Modern economists have turned Adam Smith into a prophet, just as Communist regimes once deified Karl Marx. The central tenet they attribute to Smith – that good incentives, regardless of culture, produce good results – has become the great commandment of economics. Yet that view is a mistaken interpretation of history (and probably a mistaken reading of Smith).
Modern growth came not from better incentives, but from the creation of a new economic culture in societies like England and Scotland. To get poor societies to grow, we need to change their cultures, not just their institutions and associated incentives, and that requires exposing more people in these societies to life in advanced economies.
Despite the almost universal belief by economists in the primacy of incentives, three features of world history demonstrate the dominance of culture.
- In the past, excellent governments – that is, governments that fully incentivized the citizenry – have gone hand in hand with economic stagnation.
- The incentives for economic activity are much better in most poor economies, including pre-industrial economies, than in such prosperous and contented economies as Germany or Sweden.
- The Industrial Revolution itself was the product of changes in basic economic preferences by people in England, not changes in institutions.

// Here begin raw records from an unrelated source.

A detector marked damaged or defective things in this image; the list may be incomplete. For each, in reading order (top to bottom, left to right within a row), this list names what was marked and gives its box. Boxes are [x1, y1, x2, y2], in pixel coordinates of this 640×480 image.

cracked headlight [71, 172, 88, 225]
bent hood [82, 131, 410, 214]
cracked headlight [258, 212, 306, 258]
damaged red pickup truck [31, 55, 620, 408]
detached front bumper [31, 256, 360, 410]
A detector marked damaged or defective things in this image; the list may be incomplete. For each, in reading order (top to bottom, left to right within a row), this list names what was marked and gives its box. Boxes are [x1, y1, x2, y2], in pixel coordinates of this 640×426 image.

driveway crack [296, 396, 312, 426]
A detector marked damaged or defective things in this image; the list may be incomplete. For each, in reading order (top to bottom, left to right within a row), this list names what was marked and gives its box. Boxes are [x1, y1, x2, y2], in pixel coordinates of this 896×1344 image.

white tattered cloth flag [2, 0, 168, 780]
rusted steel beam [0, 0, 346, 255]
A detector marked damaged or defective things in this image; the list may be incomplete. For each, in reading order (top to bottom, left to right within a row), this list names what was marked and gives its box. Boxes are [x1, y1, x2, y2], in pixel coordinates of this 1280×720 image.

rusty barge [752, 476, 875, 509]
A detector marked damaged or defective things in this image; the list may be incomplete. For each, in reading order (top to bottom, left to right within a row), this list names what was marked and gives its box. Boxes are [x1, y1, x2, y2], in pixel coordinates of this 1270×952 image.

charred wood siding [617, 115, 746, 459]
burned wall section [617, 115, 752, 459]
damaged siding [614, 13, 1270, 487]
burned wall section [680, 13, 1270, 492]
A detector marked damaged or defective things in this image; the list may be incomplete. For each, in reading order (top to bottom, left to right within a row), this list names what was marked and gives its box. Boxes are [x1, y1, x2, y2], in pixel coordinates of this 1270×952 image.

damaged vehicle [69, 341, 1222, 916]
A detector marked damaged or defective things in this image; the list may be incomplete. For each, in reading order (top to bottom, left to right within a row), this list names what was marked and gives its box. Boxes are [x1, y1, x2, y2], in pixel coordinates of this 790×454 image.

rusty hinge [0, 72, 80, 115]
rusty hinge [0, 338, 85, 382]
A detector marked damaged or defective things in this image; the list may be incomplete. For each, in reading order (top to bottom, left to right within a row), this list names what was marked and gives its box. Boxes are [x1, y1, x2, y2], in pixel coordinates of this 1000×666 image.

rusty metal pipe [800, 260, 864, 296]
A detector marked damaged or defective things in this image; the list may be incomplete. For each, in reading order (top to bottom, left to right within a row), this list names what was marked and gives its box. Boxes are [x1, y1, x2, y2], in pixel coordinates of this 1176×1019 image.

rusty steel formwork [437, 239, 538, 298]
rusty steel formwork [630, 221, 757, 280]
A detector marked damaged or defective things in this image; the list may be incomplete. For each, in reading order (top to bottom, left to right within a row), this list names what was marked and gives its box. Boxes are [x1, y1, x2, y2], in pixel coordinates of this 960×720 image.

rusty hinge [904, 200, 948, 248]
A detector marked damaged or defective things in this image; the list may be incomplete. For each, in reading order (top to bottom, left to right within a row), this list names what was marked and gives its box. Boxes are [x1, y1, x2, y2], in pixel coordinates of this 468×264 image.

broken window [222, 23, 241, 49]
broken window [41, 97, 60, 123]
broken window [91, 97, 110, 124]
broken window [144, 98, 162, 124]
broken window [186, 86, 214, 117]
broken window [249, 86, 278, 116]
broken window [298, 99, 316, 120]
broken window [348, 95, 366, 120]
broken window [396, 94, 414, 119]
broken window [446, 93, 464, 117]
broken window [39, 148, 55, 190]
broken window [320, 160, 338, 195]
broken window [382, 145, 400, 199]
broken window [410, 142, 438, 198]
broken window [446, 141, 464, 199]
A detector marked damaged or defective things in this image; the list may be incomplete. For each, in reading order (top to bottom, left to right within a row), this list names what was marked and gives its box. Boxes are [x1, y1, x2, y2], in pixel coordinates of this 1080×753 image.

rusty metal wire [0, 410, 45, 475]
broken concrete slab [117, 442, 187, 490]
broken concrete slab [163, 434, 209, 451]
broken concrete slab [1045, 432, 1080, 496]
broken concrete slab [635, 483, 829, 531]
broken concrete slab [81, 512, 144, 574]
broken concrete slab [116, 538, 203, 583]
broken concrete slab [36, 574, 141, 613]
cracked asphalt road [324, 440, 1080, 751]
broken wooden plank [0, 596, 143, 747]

For example, the cotton textile industry that developed in Bombay between 1857 and 1947 operated with no employment restrictions, complete security of capital, a stable and efficient legal system, no import or export controls, freedom of entry by entrepreneurs from around the world, and free access to the British market. Moreover, it had access to some of the world’s cheapest capital and labor, in an industry where labor accounted for more than 60% of manufacturing costs. Profit rates of only 6-8% in the early twentieth century were enough to induce construction of new mills.